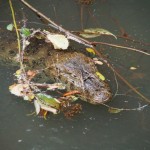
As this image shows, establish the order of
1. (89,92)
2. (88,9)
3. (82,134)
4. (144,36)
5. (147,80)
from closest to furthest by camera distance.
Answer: (82,134) → (89,92) → (147,80) → (144,36) → (88,9)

DIRECTION
Reproduce every line of the listing above, including the requests but leaving out the pictures. Scale each coordinate in the answers by 0.85 and round it to a whole number, with halves rounding up.

RESULT OF THIS EXERCISE
As this image shows, establish the order of
1. (89,92)
2. (88,9)
3. (82,134)
4. (144,36)
5. (147,80)
from closest to furthest by camera distance.
Answer: (70,114) → (76,78) → (125,68) → (122,31) → (75,8)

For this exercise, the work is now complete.